Avec talent - mais la lecture exige qu'on mette de côté son goût pour la belle littérature, il s'agit bien d'une thèse - et érudition (onze pages de bibliographie, dont on peut imaginer qu'ils n'ont pas lu que de brefs extraits), les auteurs revisitent les écrits et les idées de deux penseurs qui ont marqué le XXème siècle, John Maynard Keynes et Sigmund Freud.

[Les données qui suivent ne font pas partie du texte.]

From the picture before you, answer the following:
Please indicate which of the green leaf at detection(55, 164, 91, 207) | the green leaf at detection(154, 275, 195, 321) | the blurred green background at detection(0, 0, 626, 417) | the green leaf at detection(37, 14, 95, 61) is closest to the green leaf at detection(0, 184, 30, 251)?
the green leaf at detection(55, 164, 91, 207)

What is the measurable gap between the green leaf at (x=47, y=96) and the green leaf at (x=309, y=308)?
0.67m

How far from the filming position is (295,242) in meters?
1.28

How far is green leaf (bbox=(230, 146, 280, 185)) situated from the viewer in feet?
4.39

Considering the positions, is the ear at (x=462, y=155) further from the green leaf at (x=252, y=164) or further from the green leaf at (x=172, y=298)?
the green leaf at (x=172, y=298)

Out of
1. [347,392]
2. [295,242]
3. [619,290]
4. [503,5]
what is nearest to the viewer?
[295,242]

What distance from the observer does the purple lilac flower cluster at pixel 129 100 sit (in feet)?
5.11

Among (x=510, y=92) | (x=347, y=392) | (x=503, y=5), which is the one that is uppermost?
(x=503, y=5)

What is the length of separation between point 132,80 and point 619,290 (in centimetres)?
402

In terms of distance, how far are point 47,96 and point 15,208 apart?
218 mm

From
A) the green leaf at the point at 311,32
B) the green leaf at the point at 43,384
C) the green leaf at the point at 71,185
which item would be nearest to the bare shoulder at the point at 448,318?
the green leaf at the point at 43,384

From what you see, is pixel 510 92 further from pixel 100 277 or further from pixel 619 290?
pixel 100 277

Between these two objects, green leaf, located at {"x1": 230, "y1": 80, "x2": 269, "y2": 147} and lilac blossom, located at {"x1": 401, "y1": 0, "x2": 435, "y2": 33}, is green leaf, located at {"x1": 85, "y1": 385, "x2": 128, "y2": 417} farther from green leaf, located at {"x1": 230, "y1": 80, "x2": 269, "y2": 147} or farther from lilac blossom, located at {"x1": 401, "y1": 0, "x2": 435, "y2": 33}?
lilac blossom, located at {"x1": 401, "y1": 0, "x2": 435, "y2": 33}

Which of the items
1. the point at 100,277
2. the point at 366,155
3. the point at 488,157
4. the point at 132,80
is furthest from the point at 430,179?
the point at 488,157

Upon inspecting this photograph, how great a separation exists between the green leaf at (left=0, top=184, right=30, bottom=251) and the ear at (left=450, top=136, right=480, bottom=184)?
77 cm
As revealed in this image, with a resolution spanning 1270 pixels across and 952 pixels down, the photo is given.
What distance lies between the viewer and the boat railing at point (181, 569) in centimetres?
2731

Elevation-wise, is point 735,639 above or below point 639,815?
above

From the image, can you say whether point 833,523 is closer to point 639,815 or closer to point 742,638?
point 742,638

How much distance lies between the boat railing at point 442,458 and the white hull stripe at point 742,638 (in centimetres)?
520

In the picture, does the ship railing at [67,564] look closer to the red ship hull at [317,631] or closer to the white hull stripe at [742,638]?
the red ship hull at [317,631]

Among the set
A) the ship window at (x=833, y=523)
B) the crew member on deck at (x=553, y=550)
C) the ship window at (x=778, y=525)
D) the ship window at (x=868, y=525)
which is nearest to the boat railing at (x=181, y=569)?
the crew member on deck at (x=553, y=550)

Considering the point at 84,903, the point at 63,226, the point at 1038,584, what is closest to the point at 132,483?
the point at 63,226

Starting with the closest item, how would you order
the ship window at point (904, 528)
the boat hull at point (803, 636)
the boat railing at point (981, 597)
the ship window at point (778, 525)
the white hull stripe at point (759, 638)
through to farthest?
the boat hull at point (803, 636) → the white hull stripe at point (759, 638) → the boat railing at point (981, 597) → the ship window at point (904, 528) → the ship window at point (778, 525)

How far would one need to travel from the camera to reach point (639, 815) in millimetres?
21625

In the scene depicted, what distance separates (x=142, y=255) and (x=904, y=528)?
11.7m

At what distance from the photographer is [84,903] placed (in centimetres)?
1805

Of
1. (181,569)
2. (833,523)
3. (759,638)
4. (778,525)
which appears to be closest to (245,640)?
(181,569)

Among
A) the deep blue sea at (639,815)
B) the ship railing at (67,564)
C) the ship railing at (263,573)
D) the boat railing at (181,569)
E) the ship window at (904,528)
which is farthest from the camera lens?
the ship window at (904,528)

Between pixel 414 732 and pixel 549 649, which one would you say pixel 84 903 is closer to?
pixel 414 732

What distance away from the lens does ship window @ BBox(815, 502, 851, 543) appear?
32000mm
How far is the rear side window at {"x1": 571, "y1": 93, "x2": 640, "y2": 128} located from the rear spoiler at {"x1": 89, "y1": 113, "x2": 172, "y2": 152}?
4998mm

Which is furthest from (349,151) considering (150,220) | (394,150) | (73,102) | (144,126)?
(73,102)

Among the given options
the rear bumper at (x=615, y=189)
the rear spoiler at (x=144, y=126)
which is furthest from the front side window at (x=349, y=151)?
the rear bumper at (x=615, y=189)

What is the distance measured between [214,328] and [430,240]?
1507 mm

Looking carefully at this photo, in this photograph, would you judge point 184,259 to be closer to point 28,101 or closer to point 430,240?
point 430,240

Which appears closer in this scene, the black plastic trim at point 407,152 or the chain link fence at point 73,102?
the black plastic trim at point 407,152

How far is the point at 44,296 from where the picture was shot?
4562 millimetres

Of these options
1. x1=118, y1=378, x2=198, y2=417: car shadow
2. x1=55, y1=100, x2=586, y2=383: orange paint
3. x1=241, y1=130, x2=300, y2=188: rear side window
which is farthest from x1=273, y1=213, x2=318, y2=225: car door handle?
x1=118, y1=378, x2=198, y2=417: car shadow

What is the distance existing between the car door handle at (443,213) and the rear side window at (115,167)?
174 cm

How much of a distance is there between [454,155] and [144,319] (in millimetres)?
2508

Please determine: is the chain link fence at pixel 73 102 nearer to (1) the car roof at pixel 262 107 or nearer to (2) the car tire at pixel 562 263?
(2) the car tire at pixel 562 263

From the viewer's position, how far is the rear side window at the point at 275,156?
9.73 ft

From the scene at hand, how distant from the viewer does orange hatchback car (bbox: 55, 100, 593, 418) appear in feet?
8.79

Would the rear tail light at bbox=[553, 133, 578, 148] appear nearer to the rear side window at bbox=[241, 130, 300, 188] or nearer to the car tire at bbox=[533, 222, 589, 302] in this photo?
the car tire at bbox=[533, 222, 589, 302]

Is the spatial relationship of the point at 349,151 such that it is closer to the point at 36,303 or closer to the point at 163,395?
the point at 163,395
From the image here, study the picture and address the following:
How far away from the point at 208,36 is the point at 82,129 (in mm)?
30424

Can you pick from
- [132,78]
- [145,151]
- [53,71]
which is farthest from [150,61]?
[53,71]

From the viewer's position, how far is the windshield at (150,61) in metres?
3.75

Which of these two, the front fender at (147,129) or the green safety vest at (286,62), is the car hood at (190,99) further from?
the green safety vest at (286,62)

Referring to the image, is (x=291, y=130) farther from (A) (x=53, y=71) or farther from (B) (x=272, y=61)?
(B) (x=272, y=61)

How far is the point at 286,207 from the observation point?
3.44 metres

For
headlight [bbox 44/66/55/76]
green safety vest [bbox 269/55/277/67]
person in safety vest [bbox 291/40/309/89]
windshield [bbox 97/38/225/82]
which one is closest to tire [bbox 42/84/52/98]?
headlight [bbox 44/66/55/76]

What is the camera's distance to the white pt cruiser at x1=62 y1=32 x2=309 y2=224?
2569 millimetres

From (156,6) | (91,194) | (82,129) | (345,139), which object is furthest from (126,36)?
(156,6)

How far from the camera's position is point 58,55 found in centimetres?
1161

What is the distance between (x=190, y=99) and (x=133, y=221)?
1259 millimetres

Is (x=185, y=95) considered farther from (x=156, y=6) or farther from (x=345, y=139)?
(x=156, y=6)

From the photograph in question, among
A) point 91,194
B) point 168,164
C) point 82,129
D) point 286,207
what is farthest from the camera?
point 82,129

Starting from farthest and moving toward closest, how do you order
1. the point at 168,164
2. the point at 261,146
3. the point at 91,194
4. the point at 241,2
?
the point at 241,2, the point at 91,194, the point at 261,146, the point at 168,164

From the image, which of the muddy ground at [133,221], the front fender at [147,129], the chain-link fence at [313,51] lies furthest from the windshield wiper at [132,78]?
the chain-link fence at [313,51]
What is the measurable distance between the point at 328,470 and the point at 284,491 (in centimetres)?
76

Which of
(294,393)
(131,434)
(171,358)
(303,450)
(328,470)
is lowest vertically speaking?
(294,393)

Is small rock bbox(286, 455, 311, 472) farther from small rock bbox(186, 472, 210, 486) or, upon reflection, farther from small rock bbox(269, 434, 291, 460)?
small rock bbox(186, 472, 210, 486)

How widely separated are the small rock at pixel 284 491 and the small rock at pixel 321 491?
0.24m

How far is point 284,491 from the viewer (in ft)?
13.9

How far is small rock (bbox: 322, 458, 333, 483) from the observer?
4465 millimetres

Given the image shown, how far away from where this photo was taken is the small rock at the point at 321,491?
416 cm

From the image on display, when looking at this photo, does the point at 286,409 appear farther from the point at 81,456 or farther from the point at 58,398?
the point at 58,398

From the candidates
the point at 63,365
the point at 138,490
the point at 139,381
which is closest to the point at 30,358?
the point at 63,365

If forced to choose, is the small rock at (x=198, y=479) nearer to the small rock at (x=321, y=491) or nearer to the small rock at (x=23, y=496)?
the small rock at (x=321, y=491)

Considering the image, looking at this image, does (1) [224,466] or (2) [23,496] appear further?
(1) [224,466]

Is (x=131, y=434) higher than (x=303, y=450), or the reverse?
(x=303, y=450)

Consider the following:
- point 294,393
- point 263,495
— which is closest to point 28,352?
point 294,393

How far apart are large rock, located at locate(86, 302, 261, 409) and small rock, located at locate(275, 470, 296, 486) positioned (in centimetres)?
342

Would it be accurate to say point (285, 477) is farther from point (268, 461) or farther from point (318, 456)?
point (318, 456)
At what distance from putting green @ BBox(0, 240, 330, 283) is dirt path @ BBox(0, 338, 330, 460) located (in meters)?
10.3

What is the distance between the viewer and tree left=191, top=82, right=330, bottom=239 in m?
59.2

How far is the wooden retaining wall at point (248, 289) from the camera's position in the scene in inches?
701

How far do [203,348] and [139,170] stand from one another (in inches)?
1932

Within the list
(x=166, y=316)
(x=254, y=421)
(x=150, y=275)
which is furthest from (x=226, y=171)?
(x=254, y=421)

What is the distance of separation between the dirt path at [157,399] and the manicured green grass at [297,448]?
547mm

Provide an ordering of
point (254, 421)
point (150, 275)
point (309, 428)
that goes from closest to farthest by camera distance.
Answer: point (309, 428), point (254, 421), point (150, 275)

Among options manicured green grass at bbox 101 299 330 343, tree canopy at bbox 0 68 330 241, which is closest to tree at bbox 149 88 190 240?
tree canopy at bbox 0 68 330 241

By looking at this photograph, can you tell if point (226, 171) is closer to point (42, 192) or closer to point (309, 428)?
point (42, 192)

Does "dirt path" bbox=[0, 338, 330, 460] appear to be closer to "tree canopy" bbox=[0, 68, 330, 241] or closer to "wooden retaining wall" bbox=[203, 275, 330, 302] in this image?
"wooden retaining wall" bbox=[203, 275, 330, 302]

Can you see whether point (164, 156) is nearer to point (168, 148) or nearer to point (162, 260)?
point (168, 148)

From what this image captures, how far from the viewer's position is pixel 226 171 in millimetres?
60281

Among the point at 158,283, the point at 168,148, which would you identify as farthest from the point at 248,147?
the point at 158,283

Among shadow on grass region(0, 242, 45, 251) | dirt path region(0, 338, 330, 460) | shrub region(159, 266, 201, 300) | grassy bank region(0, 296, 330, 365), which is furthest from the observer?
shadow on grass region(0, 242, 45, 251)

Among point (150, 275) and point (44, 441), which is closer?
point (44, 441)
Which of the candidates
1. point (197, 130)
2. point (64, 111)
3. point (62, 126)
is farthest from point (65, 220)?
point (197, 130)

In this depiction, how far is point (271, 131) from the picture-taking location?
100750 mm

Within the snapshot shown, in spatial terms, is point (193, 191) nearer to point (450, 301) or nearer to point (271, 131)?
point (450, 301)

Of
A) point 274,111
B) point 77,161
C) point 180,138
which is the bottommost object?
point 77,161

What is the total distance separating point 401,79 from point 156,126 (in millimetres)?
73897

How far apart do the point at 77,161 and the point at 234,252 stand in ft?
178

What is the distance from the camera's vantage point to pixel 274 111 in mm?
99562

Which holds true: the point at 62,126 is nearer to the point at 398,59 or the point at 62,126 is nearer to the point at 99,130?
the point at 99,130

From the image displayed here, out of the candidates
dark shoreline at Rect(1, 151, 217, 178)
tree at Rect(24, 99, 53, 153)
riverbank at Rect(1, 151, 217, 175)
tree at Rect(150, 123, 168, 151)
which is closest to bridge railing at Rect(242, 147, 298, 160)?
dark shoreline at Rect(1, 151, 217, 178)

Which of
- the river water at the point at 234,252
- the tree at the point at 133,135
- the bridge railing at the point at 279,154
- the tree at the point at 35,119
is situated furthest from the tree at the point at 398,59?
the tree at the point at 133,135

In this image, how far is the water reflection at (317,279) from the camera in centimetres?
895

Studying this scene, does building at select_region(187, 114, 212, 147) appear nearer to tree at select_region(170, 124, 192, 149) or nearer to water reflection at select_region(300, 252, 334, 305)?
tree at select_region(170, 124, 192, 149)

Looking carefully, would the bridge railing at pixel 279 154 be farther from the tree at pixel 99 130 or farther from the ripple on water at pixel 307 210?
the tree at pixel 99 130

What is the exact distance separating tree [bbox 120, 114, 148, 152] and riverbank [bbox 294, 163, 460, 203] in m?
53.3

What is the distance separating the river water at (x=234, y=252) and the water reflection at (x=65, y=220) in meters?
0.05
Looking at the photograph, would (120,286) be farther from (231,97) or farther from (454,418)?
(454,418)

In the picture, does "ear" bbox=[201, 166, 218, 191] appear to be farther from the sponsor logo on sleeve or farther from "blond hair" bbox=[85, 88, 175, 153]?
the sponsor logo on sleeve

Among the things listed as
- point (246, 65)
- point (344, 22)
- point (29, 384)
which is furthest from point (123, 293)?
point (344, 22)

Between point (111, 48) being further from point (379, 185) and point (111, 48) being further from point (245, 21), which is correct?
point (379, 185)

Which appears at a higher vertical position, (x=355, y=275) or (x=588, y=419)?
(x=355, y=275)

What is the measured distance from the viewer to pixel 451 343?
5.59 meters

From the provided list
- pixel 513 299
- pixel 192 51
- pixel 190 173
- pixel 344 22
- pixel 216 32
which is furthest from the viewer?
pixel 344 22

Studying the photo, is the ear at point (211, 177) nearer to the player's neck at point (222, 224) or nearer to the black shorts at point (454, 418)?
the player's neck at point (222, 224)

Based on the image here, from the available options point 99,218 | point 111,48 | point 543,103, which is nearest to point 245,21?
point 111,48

Le premier, optimiste et né " une cuillère en argent dans la bouche ", le second, moins sûr de l'avenir et ayant connu, sinon la misère, du moins la gène, peuvent se retrouver en effet dans l'analyse des ressorts qui meuvent le capitalisme, en ce sens qu'il est avant toute chose obsession de l'accumulation d'argent, entassement infini de monnaie, afin de lutter contre le terme inéluctable de la vie, la perspective obsédante de la mort. Ce que dit Keynes après la crise de 1929 (qu'il n'avait pas vue venir, pas plus que les deux guerres mondiales), ou ce que dit Freud quand il découvre les pulsions à l'œuvre dans l'être humain (Éros et Thanatos à la fois ennemis et complices), éclairent les comportements d'aujourd'hui, ceux des responsables politiques qui après avoir adoré le Veau d'or du Marché, redécouvrent Keynes et l'interventionnisme, mais en le détournant des objectifs de son créateur, ceux des financiers dont l'avidité n'a d'égale que leur capacité à la destruction et à la fraude.
Il m'a fallu deux lectures, et bien des retours en arrière, pour suivre la pensée des auteurs, mais j'ai trouvé dans ce livre un éclairage parfois aveuglant sur les comportements que nous constatons quotidiennement, et qui nous sont présentés comme la plus pure normalité alors qu'ils relèvent du mensonge ou de la pathologie.
Un livre à lire, pour son plus grand profit.